--- Records shown ---

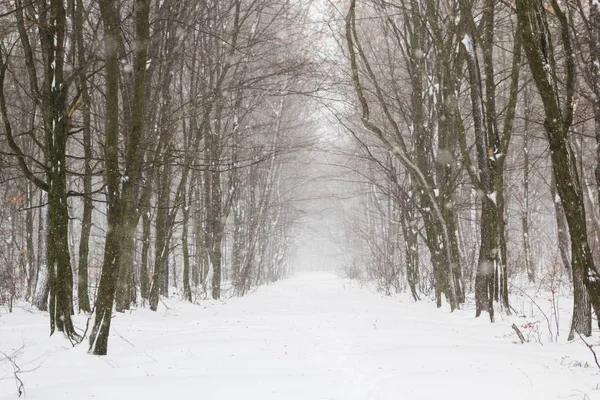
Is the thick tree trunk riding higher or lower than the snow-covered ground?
higher

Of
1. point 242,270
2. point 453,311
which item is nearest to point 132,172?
point 453,311

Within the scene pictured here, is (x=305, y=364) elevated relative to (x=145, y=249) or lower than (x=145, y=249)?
lower

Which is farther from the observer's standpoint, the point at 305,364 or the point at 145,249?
the point at 145,249

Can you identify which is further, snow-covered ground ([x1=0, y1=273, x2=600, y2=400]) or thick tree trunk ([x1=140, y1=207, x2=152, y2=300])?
thick tree trunk ([x1=140, y1=207, x2=152, y2=300])

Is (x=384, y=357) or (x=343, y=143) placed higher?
(x=343, y=143)

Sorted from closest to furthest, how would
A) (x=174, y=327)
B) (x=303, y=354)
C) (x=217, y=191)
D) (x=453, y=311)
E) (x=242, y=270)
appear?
(x=303, y=354), (x=174, y=327), (x=453, y=311), (x=217, y=191), (x=242, y=270)

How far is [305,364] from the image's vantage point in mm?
4355

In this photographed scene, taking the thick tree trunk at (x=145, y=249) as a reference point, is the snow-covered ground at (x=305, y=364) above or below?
below

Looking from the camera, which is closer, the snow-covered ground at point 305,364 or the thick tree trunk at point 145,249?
the snow-covered ground at point 305,364

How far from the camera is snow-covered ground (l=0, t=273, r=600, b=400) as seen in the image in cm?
335

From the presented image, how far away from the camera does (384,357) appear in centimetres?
451

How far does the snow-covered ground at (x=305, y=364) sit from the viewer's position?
3.35m

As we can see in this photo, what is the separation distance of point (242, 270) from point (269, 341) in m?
10.1

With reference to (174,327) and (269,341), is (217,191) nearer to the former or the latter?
(174,327)
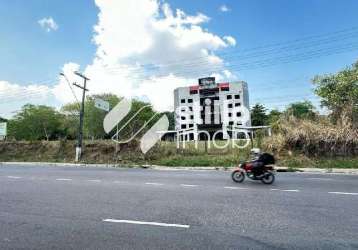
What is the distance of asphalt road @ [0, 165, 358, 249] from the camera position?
4660 millimetres

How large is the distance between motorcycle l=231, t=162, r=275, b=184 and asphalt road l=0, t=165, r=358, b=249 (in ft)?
5.36

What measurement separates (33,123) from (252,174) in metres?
71.6

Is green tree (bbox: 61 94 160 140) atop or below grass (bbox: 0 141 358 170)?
atop

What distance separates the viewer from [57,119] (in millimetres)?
76312

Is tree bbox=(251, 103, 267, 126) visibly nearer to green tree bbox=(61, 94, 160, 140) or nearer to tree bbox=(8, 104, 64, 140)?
green tree bbox=(61, 94, 160, 140)

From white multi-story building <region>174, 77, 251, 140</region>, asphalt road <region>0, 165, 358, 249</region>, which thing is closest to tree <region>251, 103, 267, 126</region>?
white multi-story building <region>174, 77, 251, 140</region>

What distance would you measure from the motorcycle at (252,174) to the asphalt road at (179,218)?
1.63 metres

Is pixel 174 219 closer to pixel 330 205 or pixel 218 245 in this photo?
pixel 218 245

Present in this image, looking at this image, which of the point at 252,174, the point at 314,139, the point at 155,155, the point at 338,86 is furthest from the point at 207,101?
the point at 252,174

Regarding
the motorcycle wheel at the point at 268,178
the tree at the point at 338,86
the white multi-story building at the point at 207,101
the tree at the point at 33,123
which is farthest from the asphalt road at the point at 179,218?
the white multi-story building at the point at 207,101

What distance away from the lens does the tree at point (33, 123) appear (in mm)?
71562

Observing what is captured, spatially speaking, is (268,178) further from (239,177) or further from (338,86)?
(338,86)

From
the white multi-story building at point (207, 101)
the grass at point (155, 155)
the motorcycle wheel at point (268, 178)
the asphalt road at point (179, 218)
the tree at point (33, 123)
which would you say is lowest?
the asphalt road at point (179, 218)

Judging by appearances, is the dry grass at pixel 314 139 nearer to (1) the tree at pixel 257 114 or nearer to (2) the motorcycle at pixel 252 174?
(2) the motorcycle at pixel 252 174
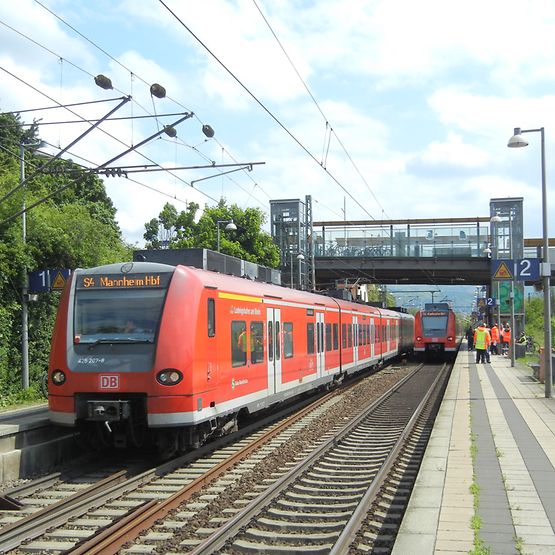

---

[Problem to solve] State how many lines in the records above contain the word "position". Respond with the number alone.

[Worked solution] 2